> **Consigne écrite**
Pouvez-vous poursuivre le texte sur le retour dans l'Odyssée à partir de sa dernière phrase ?

> **Texte d'exercice**
------

Que signifie revenir ? Que signifie revenir à la maison ? Le foyer est le lieu d’appartenance, les personnes et les lieux sont les nôtres tandis que nous sommes les leurs. Cependant, cette appartenance n’atteint sa plénitude que si nous la choisissons activement et si nous nous conformons aux restrictions que nous impose notre attachement à un peuple et à un lieu. Un tel attachement exige un choix, une réaffirmation et un retour constants.
L’Odyssée d’Homère explore en profondeur ces notions de retour et d’appartenance. Le mot « Nostos » – « Retour » – est le mot et le concept phare du poème, comme l’explique Eva Brann dans son livre Homeric Moments. Cependant il existe différentes sortes de retour. Elle écrit : « Il semble que revenir à la maison, le retour, n’est pas si simple que de survivre à la mer et de reprendre un palais ; vous pouvez rentrer à la maison mais ne pas y être, vous pouvez revenir mais ne pas être vous ». Dans l’Odyssée, Homère nous chante une sorte de retour plus profond – le retour perpétuel à la véritable fidélité.
Fidélité à un mortel
Bien que le thème de la fidélité soit présent tout au long du poème, il trouve son expression la plus profonde et la plus importante dans le mariage entre Ulysse (Odysseus) et sa femme, Pénélope (Pènélopéia).
Dans la littérature occidentale, Pénélope est un paragon de fidélité. Elle attend 20 longues années le retour de son mari, luttant contre les prétendants qui cherchent à usurper la couronne et le lit d’Ulysse. Elle s’accroche à l’espoir et à ses vœux de mariage alors que de nombreuses femmes auraient abandonné Ulysse et cédé aux immenses pressions exercées sur elles afin qu’elles se remarient.

------

> **Matériel fourni**
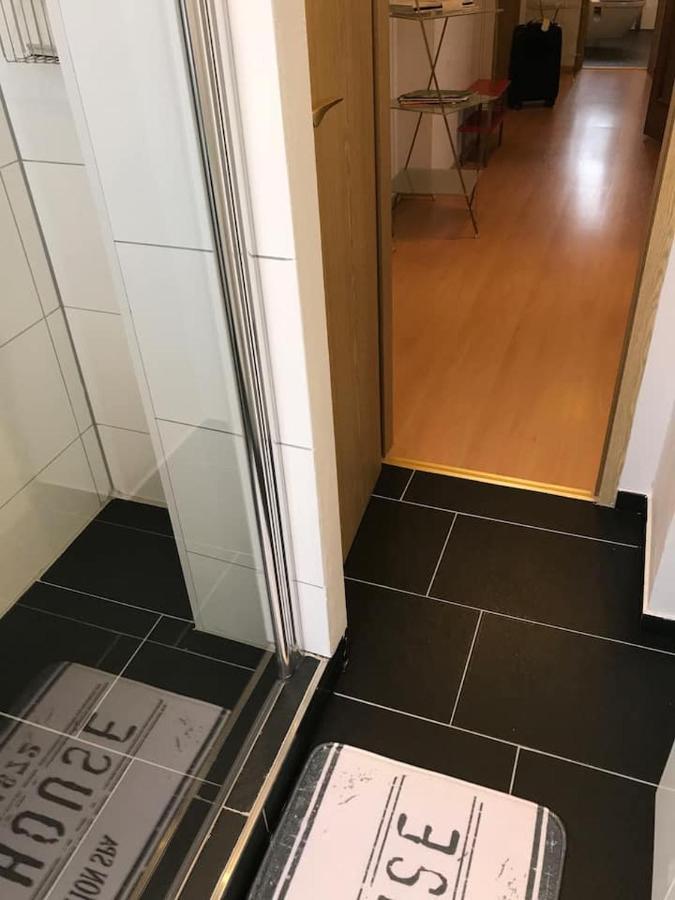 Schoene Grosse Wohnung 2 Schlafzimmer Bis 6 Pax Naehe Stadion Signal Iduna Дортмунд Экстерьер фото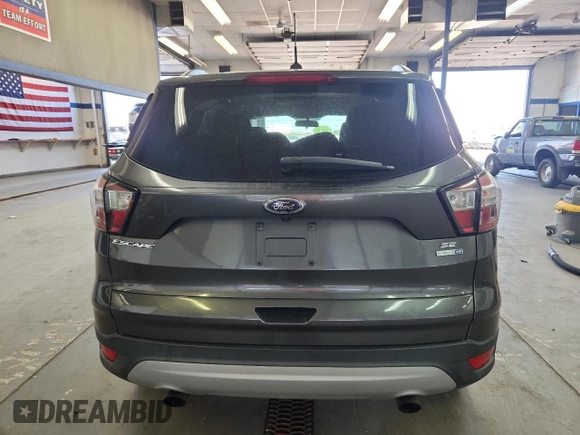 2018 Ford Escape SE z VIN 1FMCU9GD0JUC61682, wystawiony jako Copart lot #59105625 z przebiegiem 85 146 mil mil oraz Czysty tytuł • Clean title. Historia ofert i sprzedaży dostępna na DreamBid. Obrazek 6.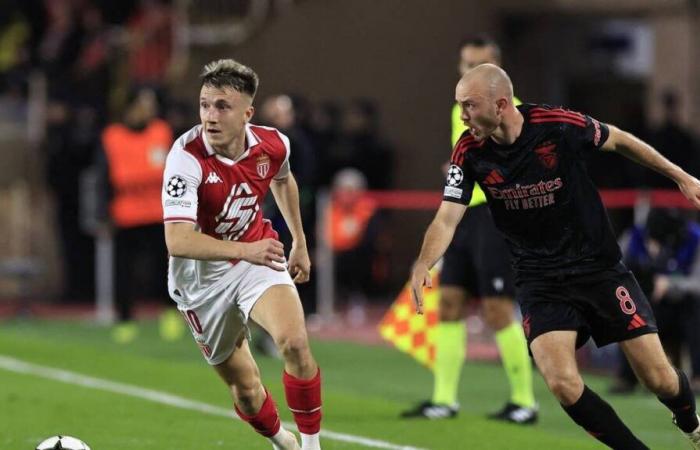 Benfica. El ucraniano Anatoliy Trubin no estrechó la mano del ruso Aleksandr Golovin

------

> **Résultat de la consigne**
Son cœur inébranlable ne cesse de désirer son mari. Le temps ne semble pas guérir la blessure de la perte pour elle – ou étouffer tout à fait l’espoir. « (…) je suis la proie d’un deuil que je ne puis oublier. Car je pleure une tête bien aimée, et je garde le souvenir éternel de l’homme dont la gloire emplit Hellas et Argos », se lamente-t-elle, comme si Ulysse n’était parti que la veille.
Ulysse est également affligé par le chagrin de son épouse. Et bien que sa fidélité ne soit pas à la mesure de celle de Pénélope, elle n’en est pas moins remarquable. La première fois dans le poème que nous voyons Ulysse « à l’âme endurante » – pour utiliser son épithète homérique la plus importante – il se languit de Pénélope alors qu’il est pris au piège sur une île par la nymphe Calypso, qui lui demande d’être son mari. Homère dépeint le cœur d’Ulysse comme attaché à sa femme et à son retour. Dans une image poignante, Homère représente Ulysse sur l’île comme suit : « assis sur les rochers et sur les rivages, il déchirait son cœur par les larmes, les gémissements et les douleurs, et il regardait la mer indomptée en versant des larmes ».
Ulysse pleure peut-être Pénélope, mais en fait, il trompe sa femme au cours de son voyage de retour. Ulysse ne parvient pas à rester fidèle à Pénélope par le corps. Pourtant, il prouve son ultime loyauté envers elle lorsqu’il prend la décision cruciale de renoncer non seulement à Calypso, une divinité belle et puissante, mais aussi à l’immortalité elle-même, pour l’amour de Pénélope.
C’est ainsi que Calypso tente astucieusement d’inciter Ulysse à rester, même après que Zeus lui a ordonné de le laisser partir :
« Divin Laertiade, subtil Odysseus, ainsi, tu veux donc retourner dans ta demeure et dans la chère terre de la patrie ? Cependant, reçois mon salut. Si tu savais dans ton esprit combien de maux il est dans ta destinée de subir avant d’arriver à la terre de la patrie, certes, tu resterais ici avec moi, dans cette demeure, et tu serais immortel, bien que tu désires revoir ta femme que tu regrettes tous les jours. Et certes, je me glorifie de ne lui être inférieure ni par la beauté, ni par l’esprit, car les mortelles ne peuvent lutter de beauté avec les immortelles. »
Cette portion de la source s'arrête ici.